Basic assessment in the community
A first-level continence assessment should be undertaken by community health workers or district nurses who have been deemed competent in the skill in line with recommended minimum standards (United Kingdom Continence Society (UKCS), 2015). Health professionals should receive multi-disciplinary accredited education in basic continence assessment to promote continence care. The outcome should be the diagnosis of the problem and offering of treatments, but if this is not achievable, other management options may be required (UKCS, 2015). The assessment should include a complete medical, surgical and obstetric history; all medication, including over-the counter-medication, herbal remedies and recreational use; a completed 3-day bladder and/or 1-week bowel diary or an observational chart completed by carers/professionals; and any environmental factors, that is, access to toilets, room sharing, chair or bed height, toilet height, sufficient space in the toilet to accommodate equipment such as walking aids and wheelchairs, floor surfaces and unambiguous signage that may affect continence (NICE, 2015a; NICE, 2015b; Staskin et al, 2013; Yates, 2018).
Questions the health professional should ask include:
Treatment
Age should never be a barrier to initiating treatments; the only concerns should be whether the individual can physically or mentally comply with or carry out the treatments. Thus, advanced treatments such as bladder retraining, pelvic floor rehabilitation, anal irrigation, etc. should still be considerations. However, it is advisable to start with simple conservative therapies (Table 2), as these are less invasive and disruptive for the patient.
Bladder | Bowel |
---|---|
Identify fluid intake (aim for 6–8 glasses daily) | Identify fluid intake (aim for 6–8 glasses daily) |
Discourage consumption of caffeine-based fluids | Discourage consumption of caffeine-based fluids |
Discourage consumption of excess fluid before bedtime | Encourage a balanced diet |
Review medication | Review medication |
Encourage individual toileting programmes | Encourage individual toileting programmes |
Pelvic floor rehabilitation | elvic floor rehabilitation |
Toileting assistance/equipment (commode, bottom wipers, etc.) | Toileting assistance/equipment (commode, bottom wipers, etc.) |
Environmental changes (clear signage on doors, adaptations like hand rails and clothes) | Environmental changes (clear signage on doors, adaptations like hand rails and clothes) |
Containment products |
Containment products |
While there are few products to manage incontinence in women other than pads, the choice of product used to manage urinary incontinence in men depends on the individual's preference and confidence in the product's effectiveness (Chartier-Kastler, 2011; Yates, 2016).
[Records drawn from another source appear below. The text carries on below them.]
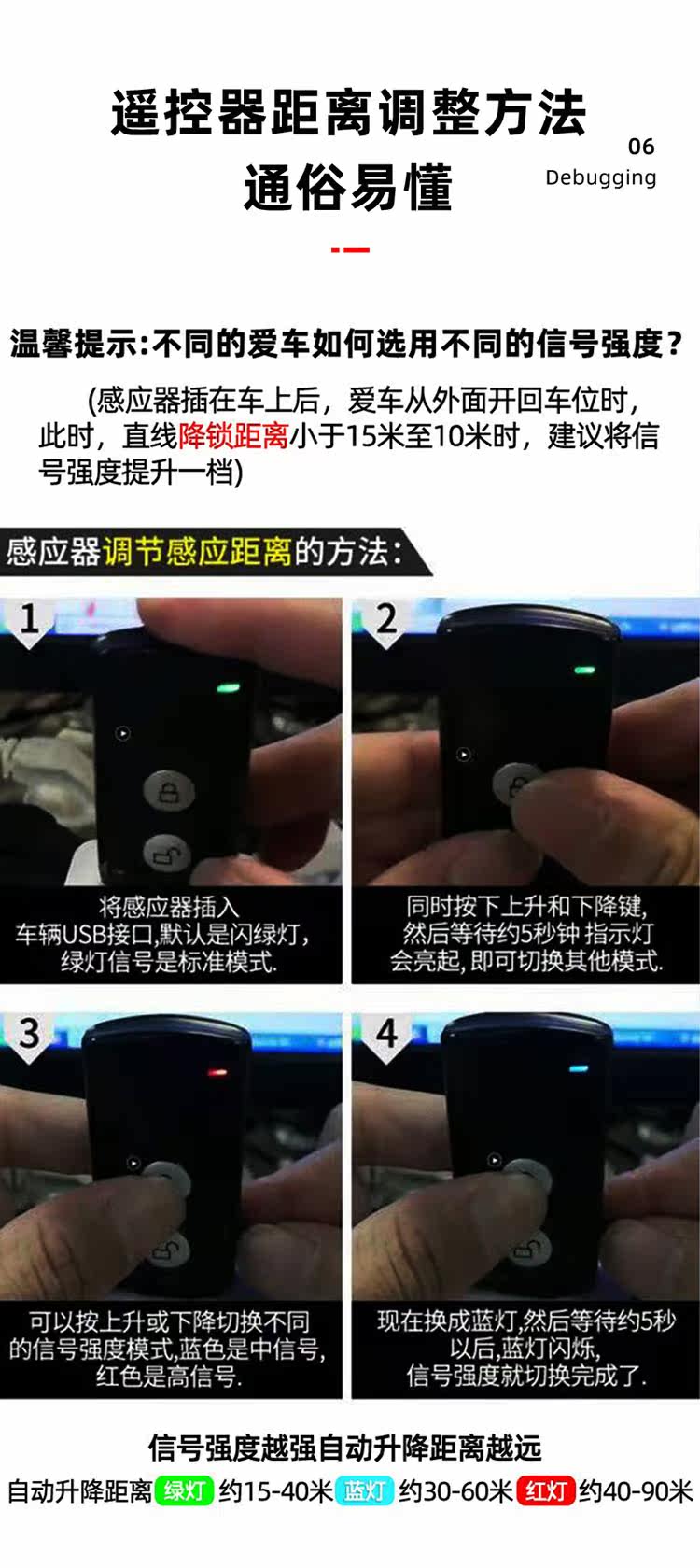 遥控器距离调整方法
通俗易懂

06
Debugging

温馨提示:不同的爱车如何选用不同的信号强度?

(感应器插在车上后，爱车从外面开回车位时，此时，直线降锁距离小于15米至10米时，建议将信号强度提升一档)

感应器调节感应距离的方法:

1
将感应器插入车辆USB接口,默认是闪绿灯,绿灯信号是标准模式.

2
同时按下上升和下降键,然后等待约5秒钟 指示灯会亮起,即可切换其他模式.

3
可以按上升或下降切换不同的信号强度模式,蓝色是中信号,红色是高信号.

4
现在换成蓝灯,然后等待约5秒以后,蓝灯闪烁,信号强度就切换完成了.

信号强度越强自动升降距离越远

自动升降距离 绿灯 约15-40米 蓝灯 约30-60米 红灯 约40-90米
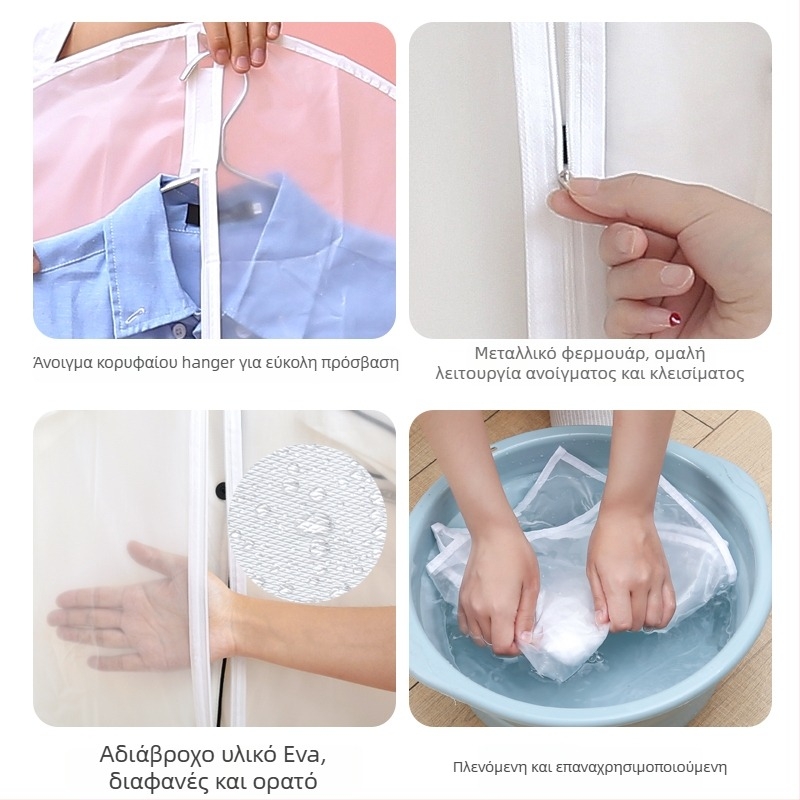 Άνοιγμα κορυφαίου hanger για εύκολη πρόσβαση

Μεταλλικό φερμουάρ, ομαλή λειτουργία ανοίγματος και κλεισίματος

Αδιάβροχο υλικό Eva, διαφανές και ορατό

Πλενόμενη και επαναχρησιμοποιούμενη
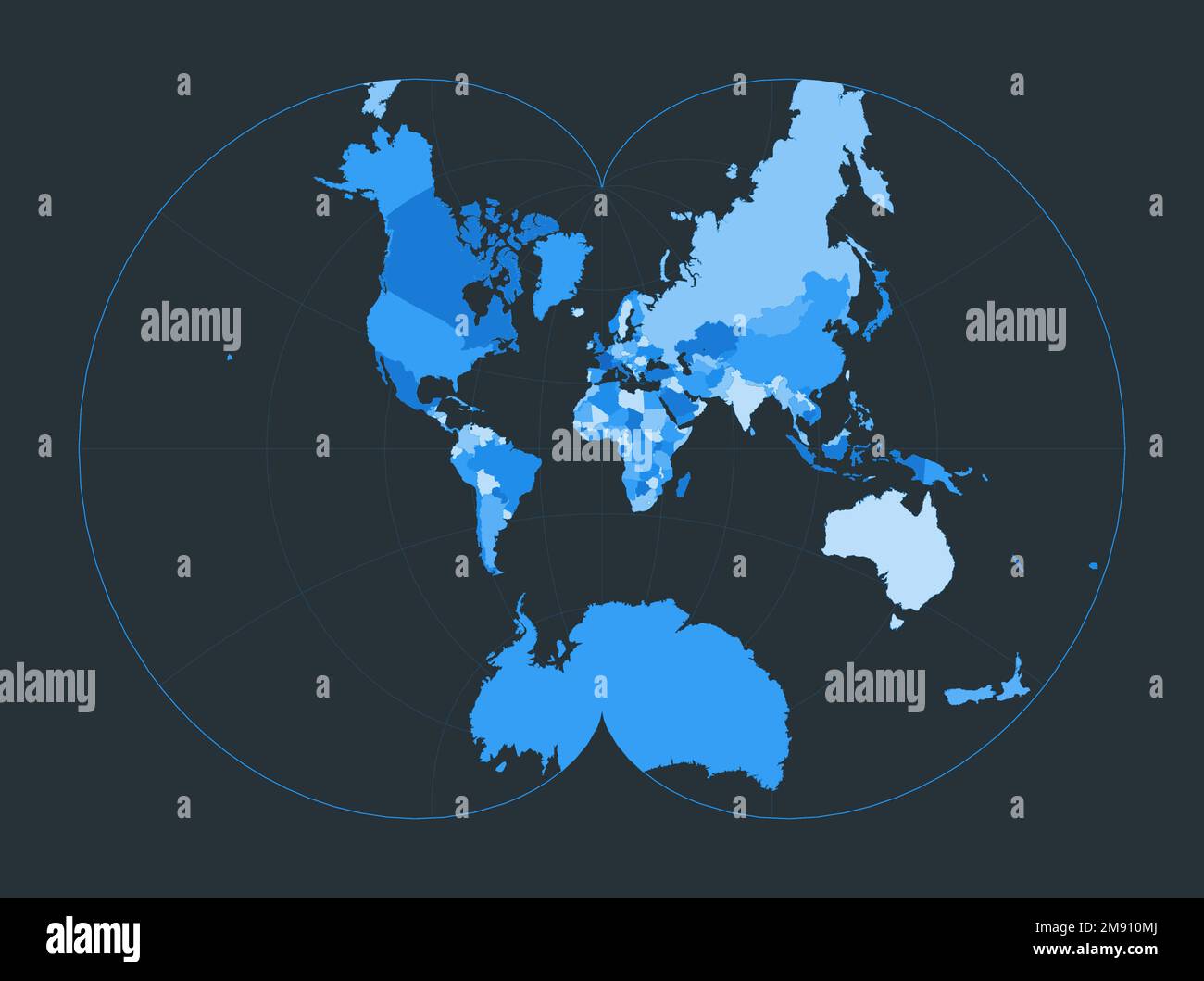 alamy
alamy
alamy
alamy
alamy
alamy
Image ID: 2M910MJ
www.alamy.com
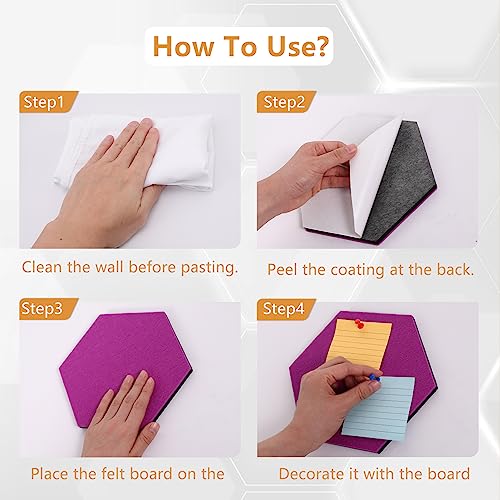 How To Use?

Step1

Clean the wall before pasting.

Step2

Peel the coating at the back.

Step3

Place the felt board on the

Step4

Decorate it with the board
This includes sheaths, pubic pressure devices and a range of urine directors.
Absorbent pad products are frequently used but can cause skin damage (incontinence-associated dermatitis) if they are not absorbent enough or too absorbent. The risk of this skin damage can be mitigated by using barrier creams. Ideally, all-in-ones (wraparound brief style) should not be used for mobile individuals who can be toileted, as they can be difficult to manage and can reduce independence and dignity (Cottenden et al, 2013; Yates, 2016). Users also tend to keep them on for prolonged periods of time (Lekan-Rutledge, 2004). These products should be used mainly for immobile or bed-bound individuals.
Conclusion
Continence care within a community setting is multifactorial and requires the healthcare worker to have knowledge of basic continence assessment, simple conservative therapies and management options. If these strategies are implemented in an organised way, the continence status in patient may see some degree of improvement. If this is not achievable, their dignity and quality of life with regard to the continence problems can and should be maintained.